(Given task):
Format the material as a Markdown table with the columns Row and Line, starting at the beginning of the material and ending with the line that contains "32.7 metres". Omit blank lines and leave the pictures out.

start Dataset content

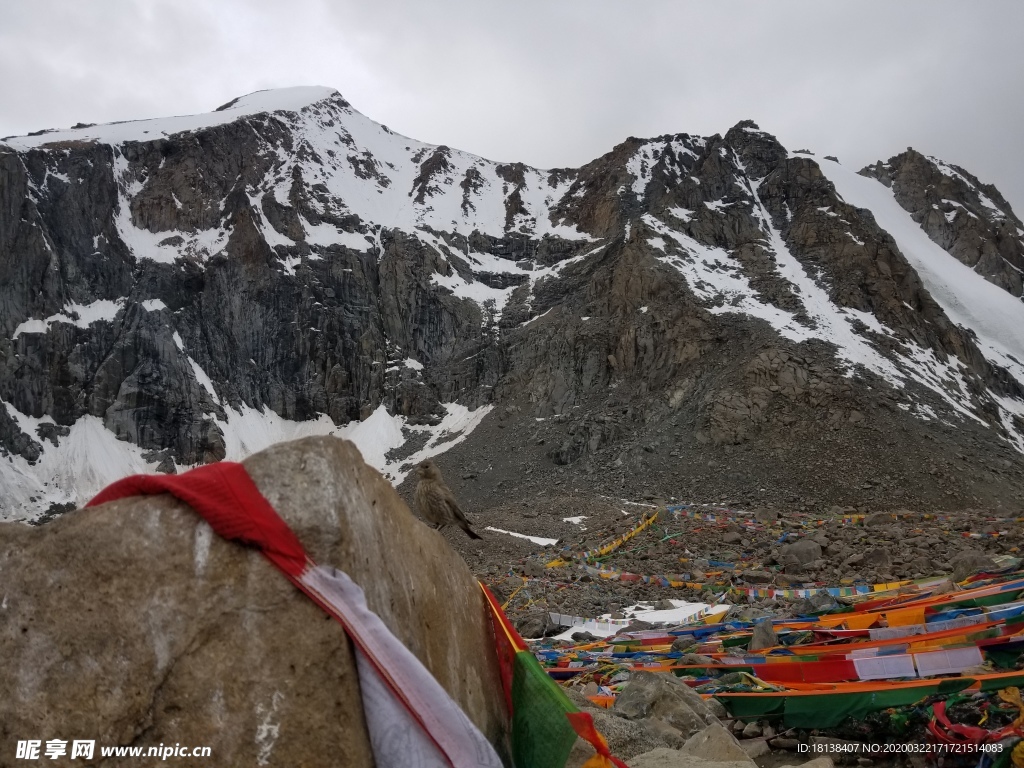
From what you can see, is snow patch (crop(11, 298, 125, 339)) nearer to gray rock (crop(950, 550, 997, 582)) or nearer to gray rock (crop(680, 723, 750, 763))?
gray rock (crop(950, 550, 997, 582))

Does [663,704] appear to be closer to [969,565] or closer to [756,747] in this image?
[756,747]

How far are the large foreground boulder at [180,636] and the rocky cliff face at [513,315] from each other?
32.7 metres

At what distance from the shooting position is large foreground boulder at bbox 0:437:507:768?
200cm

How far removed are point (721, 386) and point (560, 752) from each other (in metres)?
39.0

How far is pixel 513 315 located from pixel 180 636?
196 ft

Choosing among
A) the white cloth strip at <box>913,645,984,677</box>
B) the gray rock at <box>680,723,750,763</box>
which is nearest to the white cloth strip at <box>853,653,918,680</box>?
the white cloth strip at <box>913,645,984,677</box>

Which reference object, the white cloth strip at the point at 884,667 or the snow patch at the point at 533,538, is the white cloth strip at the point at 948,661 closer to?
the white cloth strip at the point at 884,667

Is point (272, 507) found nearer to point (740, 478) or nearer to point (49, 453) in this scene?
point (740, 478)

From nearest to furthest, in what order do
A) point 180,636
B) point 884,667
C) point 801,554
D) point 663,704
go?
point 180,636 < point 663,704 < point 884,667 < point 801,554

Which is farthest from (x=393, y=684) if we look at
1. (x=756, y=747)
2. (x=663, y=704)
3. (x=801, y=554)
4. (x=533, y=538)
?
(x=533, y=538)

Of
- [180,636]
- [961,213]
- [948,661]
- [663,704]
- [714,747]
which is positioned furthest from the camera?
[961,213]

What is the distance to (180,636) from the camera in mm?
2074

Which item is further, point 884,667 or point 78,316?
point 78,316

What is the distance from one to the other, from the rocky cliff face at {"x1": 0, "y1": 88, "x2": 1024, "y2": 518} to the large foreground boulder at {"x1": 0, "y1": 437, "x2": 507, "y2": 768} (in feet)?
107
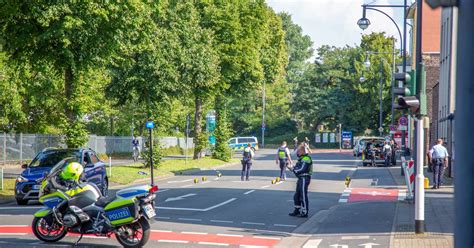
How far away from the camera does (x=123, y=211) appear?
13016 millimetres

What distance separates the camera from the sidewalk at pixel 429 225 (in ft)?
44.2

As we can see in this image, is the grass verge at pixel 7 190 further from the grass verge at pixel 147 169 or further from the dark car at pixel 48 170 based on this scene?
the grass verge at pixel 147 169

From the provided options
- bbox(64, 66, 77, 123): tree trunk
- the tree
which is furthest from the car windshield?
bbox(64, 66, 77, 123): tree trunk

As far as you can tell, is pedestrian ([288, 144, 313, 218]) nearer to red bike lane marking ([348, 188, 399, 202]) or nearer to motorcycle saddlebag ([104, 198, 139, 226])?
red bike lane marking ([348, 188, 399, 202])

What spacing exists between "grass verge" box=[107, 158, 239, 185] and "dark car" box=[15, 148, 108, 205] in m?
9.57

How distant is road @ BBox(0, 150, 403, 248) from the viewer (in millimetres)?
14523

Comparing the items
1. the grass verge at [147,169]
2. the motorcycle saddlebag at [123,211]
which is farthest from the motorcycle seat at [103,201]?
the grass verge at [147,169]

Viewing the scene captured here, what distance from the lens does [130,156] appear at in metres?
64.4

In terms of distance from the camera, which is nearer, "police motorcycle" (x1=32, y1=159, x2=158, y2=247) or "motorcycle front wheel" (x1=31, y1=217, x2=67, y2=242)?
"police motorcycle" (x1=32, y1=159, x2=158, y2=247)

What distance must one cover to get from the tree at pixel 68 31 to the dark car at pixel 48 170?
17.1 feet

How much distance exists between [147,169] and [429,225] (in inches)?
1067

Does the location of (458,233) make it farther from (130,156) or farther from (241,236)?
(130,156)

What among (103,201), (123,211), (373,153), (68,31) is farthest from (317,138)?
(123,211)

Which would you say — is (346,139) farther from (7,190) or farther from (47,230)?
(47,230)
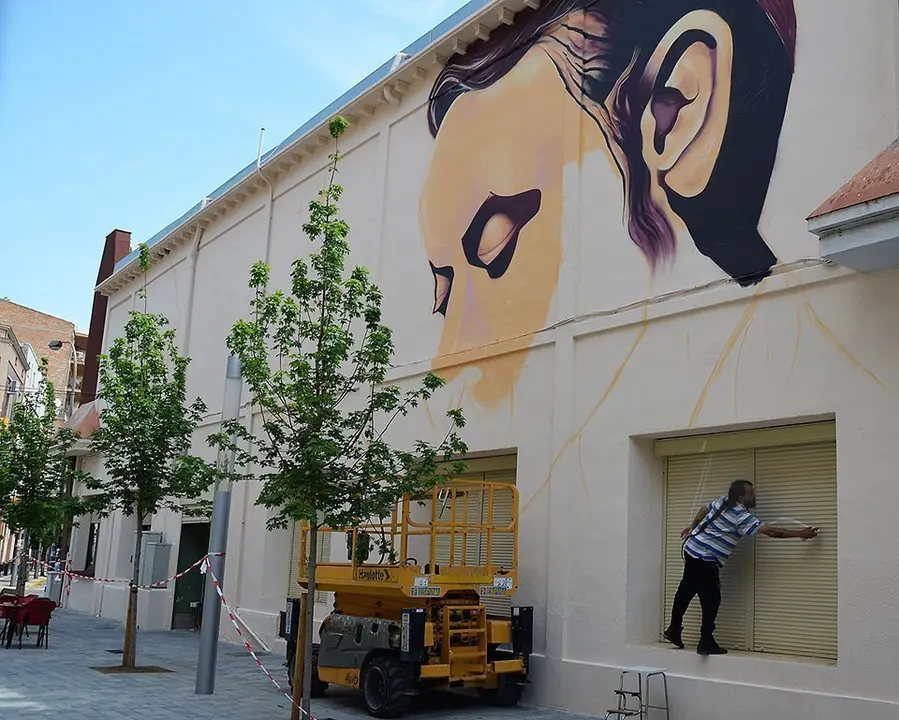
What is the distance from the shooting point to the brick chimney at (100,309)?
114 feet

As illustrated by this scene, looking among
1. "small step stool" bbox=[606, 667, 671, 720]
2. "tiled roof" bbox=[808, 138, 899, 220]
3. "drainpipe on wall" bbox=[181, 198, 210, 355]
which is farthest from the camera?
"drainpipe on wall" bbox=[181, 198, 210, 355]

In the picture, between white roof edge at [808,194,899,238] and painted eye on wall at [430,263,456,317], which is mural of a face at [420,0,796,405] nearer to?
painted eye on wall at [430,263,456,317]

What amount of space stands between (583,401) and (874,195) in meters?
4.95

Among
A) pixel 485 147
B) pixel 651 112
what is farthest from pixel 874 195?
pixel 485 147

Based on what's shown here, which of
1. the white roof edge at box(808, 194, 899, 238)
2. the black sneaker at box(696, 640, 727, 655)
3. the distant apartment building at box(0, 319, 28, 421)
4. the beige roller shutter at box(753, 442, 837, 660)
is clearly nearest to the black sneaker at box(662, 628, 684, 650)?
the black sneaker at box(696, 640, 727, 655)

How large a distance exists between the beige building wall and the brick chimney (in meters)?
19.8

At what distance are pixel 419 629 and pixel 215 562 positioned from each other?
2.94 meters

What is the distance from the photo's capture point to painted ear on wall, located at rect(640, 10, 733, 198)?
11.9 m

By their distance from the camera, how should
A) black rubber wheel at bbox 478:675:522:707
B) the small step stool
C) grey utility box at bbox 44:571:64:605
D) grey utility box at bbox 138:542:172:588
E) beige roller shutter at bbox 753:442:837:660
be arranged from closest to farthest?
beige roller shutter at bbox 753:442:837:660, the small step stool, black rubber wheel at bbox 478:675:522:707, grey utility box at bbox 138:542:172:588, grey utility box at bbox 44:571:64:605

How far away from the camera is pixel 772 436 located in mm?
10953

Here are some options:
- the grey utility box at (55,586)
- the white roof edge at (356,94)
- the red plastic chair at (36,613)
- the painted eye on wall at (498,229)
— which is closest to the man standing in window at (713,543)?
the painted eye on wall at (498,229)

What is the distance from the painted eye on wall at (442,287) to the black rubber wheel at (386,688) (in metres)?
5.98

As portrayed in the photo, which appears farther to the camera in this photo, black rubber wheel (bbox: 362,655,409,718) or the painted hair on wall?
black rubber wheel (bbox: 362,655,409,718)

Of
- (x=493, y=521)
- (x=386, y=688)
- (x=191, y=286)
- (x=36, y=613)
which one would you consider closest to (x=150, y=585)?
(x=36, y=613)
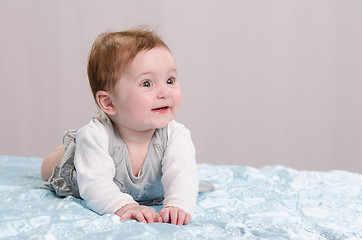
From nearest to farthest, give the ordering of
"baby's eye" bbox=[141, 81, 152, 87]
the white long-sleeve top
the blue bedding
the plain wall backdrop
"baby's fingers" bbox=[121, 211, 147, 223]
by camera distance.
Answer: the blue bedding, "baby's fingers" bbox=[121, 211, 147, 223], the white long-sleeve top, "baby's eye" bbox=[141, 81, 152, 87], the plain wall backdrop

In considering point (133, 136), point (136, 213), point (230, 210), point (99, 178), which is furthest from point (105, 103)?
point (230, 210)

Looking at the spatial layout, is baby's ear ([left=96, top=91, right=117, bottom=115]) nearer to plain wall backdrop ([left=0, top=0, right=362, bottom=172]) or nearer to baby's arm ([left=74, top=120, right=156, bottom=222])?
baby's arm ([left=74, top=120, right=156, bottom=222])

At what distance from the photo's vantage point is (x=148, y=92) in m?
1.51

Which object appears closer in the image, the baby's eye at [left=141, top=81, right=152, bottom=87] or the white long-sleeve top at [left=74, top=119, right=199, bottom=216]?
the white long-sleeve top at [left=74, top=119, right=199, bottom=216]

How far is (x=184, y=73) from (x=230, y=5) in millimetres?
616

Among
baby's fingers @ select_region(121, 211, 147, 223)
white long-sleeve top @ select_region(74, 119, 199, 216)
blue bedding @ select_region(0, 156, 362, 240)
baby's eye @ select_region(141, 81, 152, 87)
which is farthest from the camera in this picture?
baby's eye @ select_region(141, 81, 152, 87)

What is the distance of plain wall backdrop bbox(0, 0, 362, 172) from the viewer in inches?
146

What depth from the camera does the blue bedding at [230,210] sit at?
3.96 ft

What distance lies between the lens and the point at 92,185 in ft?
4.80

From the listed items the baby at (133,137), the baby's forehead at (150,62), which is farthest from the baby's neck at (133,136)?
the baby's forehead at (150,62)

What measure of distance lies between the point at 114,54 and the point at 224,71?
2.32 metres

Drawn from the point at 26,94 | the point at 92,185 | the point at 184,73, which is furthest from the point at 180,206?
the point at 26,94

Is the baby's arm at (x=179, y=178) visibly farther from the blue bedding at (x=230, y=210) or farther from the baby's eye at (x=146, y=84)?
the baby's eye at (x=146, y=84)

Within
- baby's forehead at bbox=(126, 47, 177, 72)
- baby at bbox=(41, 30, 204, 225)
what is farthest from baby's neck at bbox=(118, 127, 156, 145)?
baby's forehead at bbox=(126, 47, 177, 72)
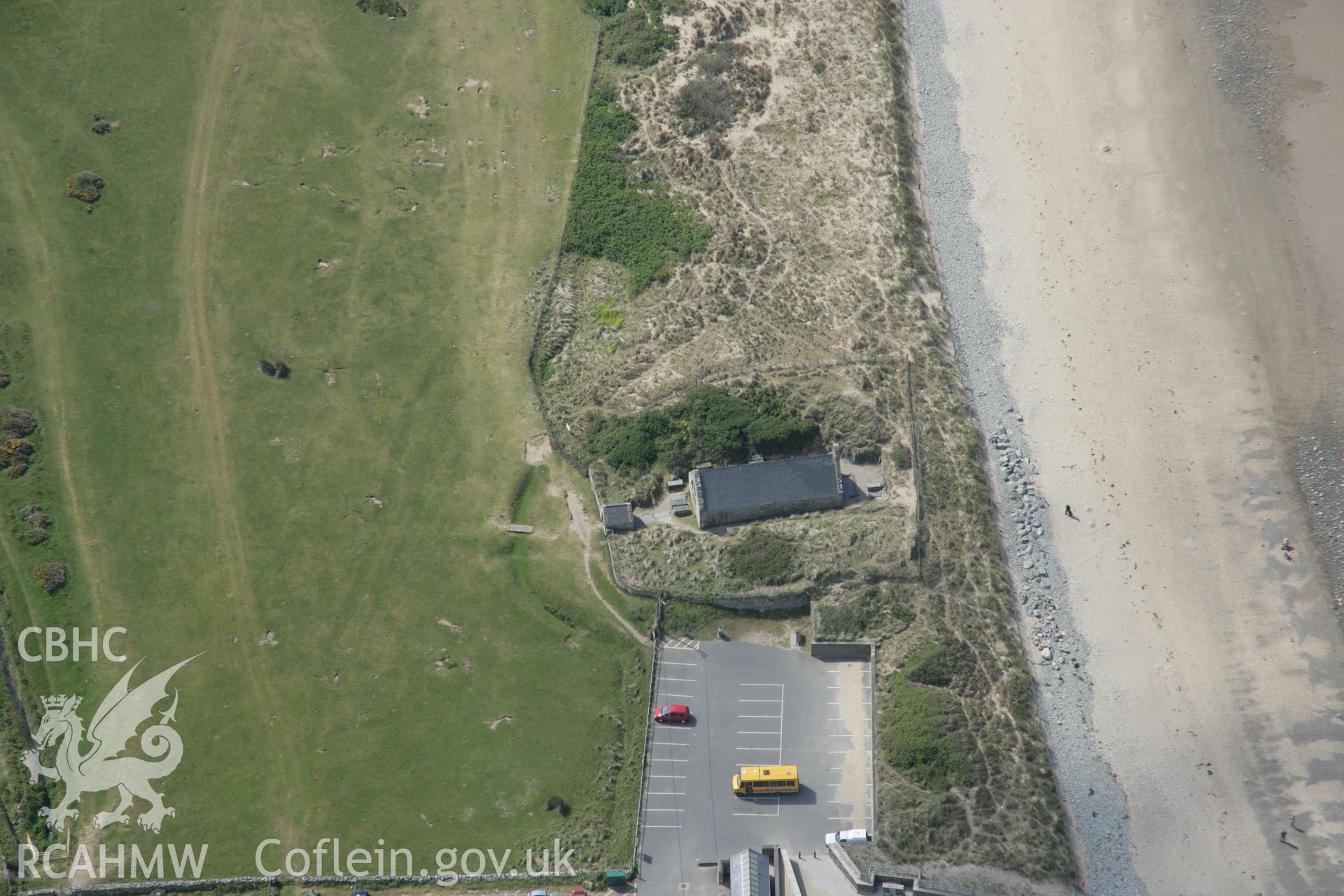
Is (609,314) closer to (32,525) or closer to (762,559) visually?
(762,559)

end Dataset content

(Result):
| Row | Line |
|---|---|
| 1 | From what you can see, is snow patch (crop(11, 298, 125, 339)) nearer to gray rock (crop(950, 550, 997, 582)) or nearer to gray rock (crop(680, 723, 750, 763))? |
| 2 | gray rock (crop(950, 550, 997, 582)) |
| 3 | Does [663,704] appear to be closer to [969,565] or closer to [756,747] in this image? |
| 4 | [756,747] |
| 5 | How far are the large foreground boulder at [180,636] and the rocky cliff face at [513,315] from each other? |
| 6 | 32.7 metres |